Personal information
- Full name: Christian Ahrens
- Born: July 24, 1976 (age 49) Iowa City, Iowa, U.S.

Medal record
Men's rowing
Representing United States
Olympic Games
| Gold medal – first place | 2004 Athens | Eight |
World Rowing Championships
| Gold medal – first place | 1995 Tampere | M4+ |
| Gold medal – first place | 1997 Aiguebelette | M8+ |
| Gold medal – first place | 1998 Cologne | M8+ |
| Gold medal – first place | 1999 St. Catharines | M8+ |

= Chris Ahrens (rower) =

American rower (born 1976)

Christian Ahrens (born July 24, 1976) is an American former rower. He is a dual Olympian, an Olympic gold medal winner, and a four-time world champion.

== Early life ==
Ahrens was born in Iowa City, Iowa, on July 24, 1976, to Gary and Patricia Ahrens. His father, Gary, had rowed in high school and at Milwaukee Rowing Club. When Christian was only six years old, his father began teaching him how to row in a flat-bottom boat tied to a clothesline on the Milwaukee River. He began rowing more seriously his freshman year of high school, again coached by his father, after deciding that he "wasn't going to go anywhere in swimming".

==College==
Ahrens is a 1998 graduate of Princeton University who rowed for the Princeton Tigers and the United States national team. He was honored by The Daily Princetonian as the 18th most successful athlete in the school's history.

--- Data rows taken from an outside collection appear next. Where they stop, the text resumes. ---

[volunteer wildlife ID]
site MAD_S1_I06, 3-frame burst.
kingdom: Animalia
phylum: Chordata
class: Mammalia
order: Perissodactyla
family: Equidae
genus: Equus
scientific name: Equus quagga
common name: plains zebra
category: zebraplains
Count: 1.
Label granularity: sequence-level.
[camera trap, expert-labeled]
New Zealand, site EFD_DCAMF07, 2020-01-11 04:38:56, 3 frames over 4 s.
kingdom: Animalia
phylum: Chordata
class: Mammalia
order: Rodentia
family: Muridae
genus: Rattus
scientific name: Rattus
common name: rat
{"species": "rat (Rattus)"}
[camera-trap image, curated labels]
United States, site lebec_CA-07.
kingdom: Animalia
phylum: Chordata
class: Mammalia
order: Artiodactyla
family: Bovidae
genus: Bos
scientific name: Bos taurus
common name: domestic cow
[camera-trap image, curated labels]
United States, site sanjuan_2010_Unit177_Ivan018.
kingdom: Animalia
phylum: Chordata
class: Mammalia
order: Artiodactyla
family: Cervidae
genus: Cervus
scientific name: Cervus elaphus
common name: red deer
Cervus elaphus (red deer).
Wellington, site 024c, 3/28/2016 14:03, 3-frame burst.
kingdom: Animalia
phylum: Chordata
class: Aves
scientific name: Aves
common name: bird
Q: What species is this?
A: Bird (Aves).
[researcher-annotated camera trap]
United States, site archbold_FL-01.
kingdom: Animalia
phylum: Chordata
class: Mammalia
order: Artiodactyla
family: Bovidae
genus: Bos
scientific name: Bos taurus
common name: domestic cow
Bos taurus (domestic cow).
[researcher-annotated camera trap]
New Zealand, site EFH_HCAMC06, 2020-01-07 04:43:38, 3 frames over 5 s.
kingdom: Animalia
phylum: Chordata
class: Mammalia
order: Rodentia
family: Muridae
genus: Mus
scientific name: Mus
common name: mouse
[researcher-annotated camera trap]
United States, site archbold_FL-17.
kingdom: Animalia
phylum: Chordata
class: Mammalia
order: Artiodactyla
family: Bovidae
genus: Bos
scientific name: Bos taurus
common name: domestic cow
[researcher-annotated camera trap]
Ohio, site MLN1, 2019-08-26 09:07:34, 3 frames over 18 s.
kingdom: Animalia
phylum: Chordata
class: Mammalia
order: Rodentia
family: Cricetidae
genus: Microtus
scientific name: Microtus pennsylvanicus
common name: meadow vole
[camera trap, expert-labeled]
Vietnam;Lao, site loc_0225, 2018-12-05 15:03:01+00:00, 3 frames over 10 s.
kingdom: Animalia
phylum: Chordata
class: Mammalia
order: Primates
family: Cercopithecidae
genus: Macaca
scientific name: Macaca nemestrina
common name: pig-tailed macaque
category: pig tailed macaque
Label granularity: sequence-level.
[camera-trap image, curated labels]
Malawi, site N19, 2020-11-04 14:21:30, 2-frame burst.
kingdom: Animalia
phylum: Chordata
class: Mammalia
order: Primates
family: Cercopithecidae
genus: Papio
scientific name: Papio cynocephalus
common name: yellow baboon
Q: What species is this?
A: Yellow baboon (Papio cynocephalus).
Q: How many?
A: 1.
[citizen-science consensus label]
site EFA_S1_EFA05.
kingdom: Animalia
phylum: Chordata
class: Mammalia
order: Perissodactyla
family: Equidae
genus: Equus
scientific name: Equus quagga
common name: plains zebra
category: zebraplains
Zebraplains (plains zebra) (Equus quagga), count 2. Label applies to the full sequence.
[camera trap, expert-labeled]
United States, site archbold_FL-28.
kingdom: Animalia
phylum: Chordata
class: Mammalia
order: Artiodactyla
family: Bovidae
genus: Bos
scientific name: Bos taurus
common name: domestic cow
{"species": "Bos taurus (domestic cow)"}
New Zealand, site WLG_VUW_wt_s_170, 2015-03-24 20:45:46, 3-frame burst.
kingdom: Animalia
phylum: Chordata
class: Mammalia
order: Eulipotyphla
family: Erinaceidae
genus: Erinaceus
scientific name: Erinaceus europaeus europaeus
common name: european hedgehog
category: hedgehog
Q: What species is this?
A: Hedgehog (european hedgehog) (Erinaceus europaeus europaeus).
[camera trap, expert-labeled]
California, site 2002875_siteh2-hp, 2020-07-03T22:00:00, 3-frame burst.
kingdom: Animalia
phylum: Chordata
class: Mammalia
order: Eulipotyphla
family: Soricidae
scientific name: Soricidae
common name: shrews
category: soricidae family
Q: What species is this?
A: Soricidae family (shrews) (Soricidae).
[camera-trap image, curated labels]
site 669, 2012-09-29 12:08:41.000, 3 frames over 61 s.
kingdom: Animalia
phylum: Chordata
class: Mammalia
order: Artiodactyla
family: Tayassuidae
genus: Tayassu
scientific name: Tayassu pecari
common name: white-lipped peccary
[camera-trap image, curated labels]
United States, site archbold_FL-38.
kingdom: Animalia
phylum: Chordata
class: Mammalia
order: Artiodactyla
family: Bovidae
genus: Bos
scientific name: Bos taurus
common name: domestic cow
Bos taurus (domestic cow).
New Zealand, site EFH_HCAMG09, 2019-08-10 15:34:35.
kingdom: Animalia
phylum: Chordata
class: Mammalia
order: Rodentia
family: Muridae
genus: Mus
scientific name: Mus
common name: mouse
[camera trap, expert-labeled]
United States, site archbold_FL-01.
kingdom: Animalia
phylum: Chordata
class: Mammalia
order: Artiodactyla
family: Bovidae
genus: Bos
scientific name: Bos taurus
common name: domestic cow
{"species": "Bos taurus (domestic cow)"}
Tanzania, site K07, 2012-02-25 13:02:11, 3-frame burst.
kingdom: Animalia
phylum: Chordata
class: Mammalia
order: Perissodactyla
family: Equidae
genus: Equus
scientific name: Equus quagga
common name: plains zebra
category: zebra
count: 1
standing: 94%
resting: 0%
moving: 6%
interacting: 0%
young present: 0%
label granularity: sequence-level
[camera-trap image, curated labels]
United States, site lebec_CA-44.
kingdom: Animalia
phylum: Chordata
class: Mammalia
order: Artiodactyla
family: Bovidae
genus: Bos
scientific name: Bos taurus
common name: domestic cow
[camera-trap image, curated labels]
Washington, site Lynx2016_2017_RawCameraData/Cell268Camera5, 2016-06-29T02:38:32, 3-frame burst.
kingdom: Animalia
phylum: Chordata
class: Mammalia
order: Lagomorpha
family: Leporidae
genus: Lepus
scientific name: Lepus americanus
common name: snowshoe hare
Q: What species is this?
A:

==International rowing career==
Ahrens stroked the gold medal winning United States men's eight at the 1997, 1998, and 1999 world championships, and was in the six seat for their fifth place 2000 Sydney Olympic boat. Ahrens came out of retirement in 2004 to join the US Olympic squad in the three seat of the gold medal-winning boat. This boat was notable not only for being the first US eight to win Olympic gold since 1964, but it also set a new course and world record of 5:19.85. That world best time stood until a Canadian eight took half a second off it in 2012.

Ahrens retired from international rowing immediately upon crossing the finish line at the 2004 Olympics. He lives in Brooklyn with his wife and two daughters.